**SOURCE:**
——————

4. Impact of PRF Funding on the PI's Research Program. In addition to the direct advancement of this research project, the ACS-PRF grant has supported the stipend and research activities of a graduate student, Mr. Maher Fathalla, who has now completed his PhD and is doing a post-doc at Northwestern University (with Prof. Fraser Stoddart). In addition, at the outset of this project, one of the goals of the ACS-PRF grant was to provide start-up funds that would allow our research group to obtain seminal results enabling us to become competitive for federal funding. Importantly, we have just received a National Science Foundation grant (commenced Sept/1/2011). In particular, this NSF grant, focuses on a layer-by-layer deposition method to grow vertically aligned multi-porphyrin arrays on gold and semiconductor surfaces.
Figure 1. (A) Assembly of octa-cyclodextrin functionalized porphyrin 1 in the presence of porphyrin 2. (B) Porphyrin 3 has been synthesized allowing us to potentially access tetradentate water-soluble end-capping porphyrins via click chemistry. Here R will be a water solubilizing group (e.g., PEG).
Figure 2. (A) Illustration showing the preparation of a porphyrin nanowire composed of ODNs containing 4 guanine residues. Note: The purple squares represent the porphyrin core, and light brown squares represent the G-quartets.
(B) Cryo-TEM (top left) and STM (top right) images of a porphyrin nanowire (5μM) formed from the ODN containing 4 guanines in 10 mM Tris-HCl buffer and 80 mM KCl. Note: In the Cryo-TEM image of the self-assembly of the G4 quadruplex, the observed structures have uniform dimensions with a width of ~4 nm and length between 100-150 nm. The STM image is consistent with this observation. Here, the nanowire has a width of ~2.7 nm, height of ~1.2 nm, and length > 100 nm. STM (bottom left) image of a porphyrin nanowire (5μM) formed from the ODN containing 2 guanines in 10 mM Tris-HCl buffer and 80 mM KCl. Note: The STM image of the assembly by the G2 quadruplex shows single nanowires with similar dimensions as the G4 quadruplex. However, the G2 quadruplex displays numerous kinks.

——————

**WRITTEN INSTRUCTION:** Translate this sentence from the porphyrin research report into Spanish: "However, the G2 quadruplex displays numerous kinks."

——————

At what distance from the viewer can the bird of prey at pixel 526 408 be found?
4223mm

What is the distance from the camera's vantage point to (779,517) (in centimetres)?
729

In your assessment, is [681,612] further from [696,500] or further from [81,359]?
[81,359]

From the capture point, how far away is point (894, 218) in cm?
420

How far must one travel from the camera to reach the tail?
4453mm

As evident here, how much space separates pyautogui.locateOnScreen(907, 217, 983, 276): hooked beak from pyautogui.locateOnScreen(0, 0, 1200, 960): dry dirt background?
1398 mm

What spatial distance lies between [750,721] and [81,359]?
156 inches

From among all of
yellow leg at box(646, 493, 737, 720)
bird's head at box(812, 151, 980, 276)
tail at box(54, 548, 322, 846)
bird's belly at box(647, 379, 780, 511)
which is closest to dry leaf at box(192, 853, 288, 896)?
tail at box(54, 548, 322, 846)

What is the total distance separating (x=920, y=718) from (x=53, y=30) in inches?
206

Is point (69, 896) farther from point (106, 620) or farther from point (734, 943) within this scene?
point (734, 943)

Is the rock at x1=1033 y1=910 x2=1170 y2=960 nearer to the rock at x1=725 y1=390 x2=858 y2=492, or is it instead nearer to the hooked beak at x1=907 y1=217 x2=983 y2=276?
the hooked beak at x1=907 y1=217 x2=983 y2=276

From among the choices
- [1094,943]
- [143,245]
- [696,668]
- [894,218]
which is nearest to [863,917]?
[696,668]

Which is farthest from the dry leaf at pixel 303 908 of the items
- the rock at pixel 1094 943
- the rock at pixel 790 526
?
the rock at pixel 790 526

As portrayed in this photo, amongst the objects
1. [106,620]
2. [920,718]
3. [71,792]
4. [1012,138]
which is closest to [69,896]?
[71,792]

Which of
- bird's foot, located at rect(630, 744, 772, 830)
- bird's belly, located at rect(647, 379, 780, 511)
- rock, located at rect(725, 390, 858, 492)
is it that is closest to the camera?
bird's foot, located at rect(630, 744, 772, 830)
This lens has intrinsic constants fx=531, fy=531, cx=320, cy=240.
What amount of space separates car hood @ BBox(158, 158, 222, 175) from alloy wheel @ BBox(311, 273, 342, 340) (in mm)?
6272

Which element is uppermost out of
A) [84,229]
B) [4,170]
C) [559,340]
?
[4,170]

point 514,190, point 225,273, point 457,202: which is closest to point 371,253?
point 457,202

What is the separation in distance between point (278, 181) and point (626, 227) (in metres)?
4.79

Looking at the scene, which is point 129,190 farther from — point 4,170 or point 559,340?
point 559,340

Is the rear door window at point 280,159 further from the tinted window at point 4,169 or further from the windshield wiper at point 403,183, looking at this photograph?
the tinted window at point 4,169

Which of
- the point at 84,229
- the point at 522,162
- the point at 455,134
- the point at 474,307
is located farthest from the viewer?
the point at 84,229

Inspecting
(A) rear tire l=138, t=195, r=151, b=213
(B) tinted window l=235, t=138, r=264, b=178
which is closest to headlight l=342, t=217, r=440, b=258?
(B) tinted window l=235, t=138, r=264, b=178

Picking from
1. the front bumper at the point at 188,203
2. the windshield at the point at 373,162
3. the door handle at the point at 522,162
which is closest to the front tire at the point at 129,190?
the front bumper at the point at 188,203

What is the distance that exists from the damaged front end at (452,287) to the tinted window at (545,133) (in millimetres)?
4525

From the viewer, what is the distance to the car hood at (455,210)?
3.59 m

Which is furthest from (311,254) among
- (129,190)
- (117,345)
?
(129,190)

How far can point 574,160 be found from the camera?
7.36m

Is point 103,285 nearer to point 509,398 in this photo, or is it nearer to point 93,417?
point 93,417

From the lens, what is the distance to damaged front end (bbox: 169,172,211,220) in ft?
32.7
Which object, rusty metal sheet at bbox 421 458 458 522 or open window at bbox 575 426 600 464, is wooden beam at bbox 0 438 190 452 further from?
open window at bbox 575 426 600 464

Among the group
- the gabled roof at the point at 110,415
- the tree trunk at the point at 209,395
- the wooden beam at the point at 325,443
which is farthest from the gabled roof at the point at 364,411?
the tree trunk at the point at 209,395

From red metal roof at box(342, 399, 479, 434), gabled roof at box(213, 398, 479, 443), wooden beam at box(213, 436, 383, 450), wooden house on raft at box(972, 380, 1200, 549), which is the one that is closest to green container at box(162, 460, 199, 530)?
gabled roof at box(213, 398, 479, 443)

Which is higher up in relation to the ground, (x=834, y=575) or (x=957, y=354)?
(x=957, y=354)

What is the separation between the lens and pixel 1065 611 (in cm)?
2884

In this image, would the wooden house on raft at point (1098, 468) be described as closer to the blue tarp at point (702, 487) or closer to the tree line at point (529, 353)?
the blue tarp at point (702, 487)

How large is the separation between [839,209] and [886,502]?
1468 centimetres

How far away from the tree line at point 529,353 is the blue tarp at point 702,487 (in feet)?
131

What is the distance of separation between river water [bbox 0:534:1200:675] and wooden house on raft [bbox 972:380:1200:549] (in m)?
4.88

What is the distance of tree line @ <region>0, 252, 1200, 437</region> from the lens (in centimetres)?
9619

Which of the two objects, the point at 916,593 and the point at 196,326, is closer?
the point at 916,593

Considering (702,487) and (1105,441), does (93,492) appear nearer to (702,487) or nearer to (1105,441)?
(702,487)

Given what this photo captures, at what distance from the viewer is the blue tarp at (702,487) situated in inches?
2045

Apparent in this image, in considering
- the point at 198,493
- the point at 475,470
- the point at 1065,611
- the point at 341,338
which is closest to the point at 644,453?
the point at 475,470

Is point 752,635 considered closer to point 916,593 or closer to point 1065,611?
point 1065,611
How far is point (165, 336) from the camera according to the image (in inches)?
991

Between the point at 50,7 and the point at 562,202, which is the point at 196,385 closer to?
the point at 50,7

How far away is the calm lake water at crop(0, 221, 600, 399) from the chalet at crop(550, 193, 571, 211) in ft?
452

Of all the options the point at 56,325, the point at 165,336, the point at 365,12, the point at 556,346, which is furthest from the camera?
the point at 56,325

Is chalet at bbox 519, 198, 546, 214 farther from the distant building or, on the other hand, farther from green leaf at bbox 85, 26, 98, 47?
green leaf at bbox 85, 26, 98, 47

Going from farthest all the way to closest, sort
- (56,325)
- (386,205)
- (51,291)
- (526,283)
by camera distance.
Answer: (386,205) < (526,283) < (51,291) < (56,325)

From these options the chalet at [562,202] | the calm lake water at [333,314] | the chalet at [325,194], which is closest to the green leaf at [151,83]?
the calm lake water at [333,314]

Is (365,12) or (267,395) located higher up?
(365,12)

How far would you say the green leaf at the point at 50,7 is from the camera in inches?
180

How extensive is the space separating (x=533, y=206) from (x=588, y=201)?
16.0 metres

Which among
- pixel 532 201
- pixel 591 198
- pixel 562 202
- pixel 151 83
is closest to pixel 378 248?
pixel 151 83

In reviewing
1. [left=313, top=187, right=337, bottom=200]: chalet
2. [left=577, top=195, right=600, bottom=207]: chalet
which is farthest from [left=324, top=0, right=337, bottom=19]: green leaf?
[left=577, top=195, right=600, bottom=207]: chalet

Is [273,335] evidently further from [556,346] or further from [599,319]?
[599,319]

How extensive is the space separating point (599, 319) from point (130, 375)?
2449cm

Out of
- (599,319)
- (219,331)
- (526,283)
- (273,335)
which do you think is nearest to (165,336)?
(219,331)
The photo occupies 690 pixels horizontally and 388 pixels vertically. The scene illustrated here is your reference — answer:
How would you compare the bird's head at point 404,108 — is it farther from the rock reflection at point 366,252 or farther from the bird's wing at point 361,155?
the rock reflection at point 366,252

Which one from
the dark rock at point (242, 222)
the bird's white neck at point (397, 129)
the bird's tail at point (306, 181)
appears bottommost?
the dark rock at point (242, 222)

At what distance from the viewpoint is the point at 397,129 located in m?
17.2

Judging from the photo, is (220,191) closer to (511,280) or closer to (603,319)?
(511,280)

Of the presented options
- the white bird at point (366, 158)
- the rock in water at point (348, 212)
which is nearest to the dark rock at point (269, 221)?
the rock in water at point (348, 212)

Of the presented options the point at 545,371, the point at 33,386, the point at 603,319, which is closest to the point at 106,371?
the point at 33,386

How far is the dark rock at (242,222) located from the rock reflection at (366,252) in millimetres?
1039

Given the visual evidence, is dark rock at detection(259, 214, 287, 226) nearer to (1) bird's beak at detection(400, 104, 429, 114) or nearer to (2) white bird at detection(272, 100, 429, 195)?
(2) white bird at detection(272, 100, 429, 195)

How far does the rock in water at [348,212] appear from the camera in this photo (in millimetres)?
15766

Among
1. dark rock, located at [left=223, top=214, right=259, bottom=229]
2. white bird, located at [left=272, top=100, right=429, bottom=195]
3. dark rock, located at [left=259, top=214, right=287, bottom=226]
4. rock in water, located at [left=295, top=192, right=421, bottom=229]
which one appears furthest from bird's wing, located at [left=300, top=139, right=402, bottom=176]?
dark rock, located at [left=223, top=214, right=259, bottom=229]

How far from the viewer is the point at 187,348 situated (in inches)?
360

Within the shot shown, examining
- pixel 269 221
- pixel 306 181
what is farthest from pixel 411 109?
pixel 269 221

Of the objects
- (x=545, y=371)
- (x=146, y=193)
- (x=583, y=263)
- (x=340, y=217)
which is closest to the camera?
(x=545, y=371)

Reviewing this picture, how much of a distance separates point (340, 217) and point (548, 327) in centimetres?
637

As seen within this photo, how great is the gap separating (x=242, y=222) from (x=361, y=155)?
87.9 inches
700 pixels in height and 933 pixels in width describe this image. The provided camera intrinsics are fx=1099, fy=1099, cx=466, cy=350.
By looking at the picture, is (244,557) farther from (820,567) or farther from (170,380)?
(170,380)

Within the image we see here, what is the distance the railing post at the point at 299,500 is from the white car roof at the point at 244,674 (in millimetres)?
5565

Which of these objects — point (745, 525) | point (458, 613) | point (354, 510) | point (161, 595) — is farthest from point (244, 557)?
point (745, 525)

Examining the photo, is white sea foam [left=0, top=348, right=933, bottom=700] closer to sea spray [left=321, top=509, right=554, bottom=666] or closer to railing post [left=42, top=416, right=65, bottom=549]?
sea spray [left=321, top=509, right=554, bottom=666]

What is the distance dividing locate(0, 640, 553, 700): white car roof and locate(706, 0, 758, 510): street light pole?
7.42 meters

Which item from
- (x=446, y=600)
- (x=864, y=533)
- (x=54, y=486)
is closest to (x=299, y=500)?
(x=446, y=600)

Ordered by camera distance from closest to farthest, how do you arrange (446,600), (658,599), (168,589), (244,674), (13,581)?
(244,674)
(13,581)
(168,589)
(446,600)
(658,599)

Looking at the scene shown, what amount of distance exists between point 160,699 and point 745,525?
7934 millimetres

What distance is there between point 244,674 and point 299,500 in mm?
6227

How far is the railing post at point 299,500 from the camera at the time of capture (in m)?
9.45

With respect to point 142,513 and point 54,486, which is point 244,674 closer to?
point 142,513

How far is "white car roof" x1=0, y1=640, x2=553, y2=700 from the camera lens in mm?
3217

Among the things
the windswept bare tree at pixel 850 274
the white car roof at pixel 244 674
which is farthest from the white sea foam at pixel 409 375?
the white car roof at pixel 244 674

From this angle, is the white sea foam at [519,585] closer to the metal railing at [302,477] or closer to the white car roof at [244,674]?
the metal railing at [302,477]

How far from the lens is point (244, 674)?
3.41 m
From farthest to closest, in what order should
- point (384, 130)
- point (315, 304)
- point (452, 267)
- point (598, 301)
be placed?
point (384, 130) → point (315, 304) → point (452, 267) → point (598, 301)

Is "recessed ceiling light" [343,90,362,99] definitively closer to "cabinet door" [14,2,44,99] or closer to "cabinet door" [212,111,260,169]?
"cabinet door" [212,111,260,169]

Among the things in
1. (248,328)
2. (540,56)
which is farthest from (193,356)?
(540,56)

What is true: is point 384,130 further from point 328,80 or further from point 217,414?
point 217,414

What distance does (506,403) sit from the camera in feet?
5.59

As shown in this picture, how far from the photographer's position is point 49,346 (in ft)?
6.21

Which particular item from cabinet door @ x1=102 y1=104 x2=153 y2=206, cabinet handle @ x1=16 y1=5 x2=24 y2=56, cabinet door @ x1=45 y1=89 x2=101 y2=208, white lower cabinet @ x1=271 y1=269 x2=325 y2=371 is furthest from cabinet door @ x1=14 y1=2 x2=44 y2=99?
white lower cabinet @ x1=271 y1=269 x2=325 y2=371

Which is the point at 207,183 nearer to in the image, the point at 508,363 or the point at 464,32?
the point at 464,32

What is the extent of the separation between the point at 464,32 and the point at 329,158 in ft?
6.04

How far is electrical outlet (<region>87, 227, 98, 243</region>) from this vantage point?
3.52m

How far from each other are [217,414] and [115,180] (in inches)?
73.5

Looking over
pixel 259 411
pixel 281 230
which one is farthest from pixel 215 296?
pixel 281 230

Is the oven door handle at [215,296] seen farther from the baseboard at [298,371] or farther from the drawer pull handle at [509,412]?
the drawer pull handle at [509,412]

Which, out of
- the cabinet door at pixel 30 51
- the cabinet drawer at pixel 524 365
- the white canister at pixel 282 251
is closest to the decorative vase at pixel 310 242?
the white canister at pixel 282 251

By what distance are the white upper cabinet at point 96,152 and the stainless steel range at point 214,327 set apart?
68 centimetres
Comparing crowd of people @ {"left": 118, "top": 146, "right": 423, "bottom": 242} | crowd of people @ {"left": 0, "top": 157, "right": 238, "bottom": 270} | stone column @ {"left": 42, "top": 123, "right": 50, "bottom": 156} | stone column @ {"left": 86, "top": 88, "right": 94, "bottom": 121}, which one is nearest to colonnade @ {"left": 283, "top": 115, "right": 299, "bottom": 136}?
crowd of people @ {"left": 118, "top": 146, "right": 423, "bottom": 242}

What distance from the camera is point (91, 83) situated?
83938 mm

——————

**SOLVED EXERCISE:** Sin embargo, el cuádruplex G2 presenta numerosas torceduras.